Oh, here it is:
It helps me to keep my head about me to have a loose idea of what we want to accomplish each day. I divide our work into subjects, which are designated to a certain day of the week. It doesn't mean we only do these things on the specified day of the week and no other... it just helps to know that everything will, or at least potentially could get done sometime during the week if all else gets crazy and unpredictable. Does that make sense? Schedules or checklists exist to serve me, I do not exist to serve the schedule! ;)
- monday - science & natural history
- tuesday - literature & poetry
- wednesday - biography & geography
- thursday - history
- friday - leftovers
When I only had two children in any given AO year, it was VERY simple, I didn't even have to write it out, and we rarely had to look at a schedule. We got into the habit quite quickly knowing which books were read on which day.
This year, as I have four, it is a HUGE help to have the subjects divided by day... here are my thoughts about using this list in the different years:
y2: I pretty much arrange the littles' entire day, every day (they still have plenty of free playtime in which I get to practice masterly inactivity). The amount of work in this combined year (see below) doesn't reflect a normal AO year. Even though their year is combined, there are several things that I only do with one or the other that I didn't put there on the list below.
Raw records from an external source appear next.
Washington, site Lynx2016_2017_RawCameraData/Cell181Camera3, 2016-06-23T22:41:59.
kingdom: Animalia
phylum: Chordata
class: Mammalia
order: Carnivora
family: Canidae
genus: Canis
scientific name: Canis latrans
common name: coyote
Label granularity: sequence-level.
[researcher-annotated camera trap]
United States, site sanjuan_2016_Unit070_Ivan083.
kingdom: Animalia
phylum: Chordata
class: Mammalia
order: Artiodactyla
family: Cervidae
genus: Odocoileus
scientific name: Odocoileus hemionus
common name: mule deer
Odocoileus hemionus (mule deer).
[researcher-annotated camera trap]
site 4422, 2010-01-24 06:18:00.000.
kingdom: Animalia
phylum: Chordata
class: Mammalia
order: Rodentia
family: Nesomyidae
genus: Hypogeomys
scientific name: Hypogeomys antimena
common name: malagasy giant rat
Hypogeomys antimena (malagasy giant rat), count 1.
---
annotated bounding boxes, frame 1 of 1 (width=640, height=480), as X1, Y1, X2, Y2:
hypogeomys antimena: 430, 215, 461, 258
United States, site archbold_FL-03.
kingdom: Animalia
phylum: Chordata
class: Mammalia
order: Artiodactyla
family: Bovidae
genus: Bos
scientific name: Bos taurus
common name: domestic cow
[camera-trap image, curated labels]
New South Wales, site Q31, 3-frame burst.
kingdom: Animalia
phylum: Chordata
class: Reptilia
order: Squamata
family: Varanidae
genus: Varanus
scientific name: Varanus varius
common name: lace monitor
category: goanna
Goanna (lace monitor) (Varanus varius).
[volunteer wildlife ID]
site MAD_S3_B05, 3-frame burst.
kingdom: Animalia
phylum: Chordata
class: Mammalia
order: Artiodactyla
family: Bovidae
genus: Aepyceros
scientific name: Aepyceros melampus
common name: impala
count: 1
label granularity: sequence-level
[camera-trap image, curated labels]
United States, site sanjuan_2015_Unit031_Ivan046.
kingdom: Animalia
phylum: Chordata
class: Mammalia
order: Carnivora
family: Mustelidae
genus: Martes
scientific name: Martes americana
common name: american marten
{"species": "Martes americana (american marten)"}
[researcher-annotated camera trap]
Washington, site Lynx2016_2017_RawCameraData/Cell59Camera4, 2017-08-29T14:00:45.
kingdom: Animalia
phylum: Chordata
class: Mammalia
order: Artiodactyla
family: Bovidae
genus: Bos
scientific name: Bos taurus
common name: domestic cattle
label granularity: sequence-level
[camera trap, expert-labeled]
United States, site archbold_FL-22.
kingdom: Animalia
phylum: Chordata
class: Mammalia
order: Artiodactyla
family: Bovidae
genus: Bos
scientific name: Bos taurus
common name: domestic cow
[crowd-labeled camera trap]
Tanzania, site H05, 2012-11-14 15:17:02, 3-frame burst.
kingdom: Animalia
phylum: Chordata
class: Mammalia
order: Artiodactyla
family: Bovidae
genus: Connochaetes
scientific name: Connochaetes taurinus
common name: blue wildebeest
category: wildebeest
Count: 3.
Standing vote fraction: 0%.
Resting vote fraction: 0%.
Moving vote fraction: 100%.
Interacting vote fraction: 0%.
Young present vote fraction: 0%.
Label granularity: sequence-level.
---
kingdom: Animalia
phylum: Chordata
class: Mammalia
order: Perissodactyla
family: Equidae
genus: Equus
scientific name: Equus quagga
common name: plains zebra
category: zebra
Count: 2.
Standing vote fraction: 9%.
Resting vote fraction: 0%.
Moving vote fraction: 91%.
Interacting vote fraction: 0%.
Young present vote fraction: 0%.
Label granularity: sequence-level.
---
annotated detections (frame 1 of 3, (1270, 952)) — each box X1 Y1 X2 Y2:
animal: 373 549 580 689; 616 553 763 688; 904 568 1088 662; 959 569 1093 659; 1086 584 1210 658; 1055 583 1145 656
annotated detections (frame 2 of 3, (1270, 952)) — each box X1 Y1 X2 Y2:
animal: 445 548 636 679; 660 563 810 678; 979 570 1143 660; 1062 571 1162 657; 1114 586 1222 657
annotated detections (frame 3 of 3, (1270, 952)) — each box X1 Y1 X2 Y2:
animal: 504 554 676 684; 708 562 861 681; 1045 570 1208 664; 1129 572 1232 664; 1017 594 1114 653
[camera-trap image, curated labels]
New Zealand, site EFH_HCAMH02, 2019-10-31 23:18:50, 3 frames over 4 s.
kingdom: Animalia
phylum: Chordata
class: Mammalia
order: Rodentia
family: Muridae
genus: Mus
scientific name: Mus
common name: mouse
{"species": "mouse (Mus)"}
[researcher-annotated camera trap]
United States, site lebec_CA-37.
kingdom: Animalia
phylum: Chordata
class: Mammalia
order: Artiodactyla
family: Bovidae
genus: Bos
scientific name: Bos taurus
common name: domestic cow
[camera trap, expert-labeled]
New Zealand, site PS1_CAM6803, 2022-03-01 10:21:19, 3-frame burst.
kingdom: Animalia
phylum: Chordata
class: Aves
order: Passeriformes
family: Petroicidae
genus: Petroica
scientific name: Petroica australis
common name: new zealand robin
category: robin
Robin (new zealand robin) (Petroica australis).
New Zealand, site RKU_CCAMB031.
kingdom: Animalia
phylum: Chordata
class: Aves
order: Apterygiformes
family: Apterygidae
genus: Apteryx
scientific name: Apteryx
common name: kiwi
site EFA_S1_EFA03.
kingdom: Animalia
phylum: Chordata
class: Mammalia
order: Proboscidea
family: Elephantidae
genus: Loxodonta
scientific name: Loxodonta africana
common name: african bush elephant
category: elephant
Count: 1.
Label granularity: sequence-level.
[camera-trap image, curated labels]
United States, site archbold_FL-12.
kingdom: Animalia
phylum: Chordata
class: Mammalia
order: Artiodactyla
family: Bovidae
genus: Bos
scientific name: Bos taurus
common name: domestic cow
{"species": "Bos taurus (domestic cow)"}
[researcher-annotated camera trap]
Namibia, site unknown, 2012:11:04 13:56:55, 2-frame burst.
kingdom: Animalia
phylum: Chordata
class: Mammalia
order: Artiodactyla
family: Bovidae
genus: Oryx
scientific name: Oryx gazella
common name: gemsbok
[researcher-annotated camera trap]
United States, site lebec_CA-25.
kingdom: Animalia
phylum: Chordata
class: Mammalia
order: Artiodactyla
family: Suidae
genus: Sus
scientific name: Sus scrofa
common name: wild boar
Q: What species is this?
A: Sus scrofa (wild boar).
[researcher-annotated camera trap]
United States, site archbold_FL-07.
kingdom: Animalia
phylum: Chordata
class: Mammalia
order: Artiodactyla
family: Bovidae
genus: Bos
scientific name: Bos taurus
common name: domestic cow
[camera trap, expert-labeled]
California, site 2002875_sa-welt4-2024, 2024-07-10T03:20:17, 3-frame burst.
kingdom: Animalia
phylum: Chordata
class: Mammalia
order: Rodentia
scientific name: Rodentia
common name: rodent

y7: The bigger kids have arranged their schedules as they see fit when it comes to which books are read on which day at whatever time of day. :) But there are still quite a few things I help them with or am in some great way still involved. Their subjects that I am needed for are arranged by day. I commit to make myself available for those subjects at some time that day (usually before lunch). If they don't take advantage on that day, it gets pushed 'til Friday, or if neither of those, will have to be based on my availability at another time (meaning it may not get done that week).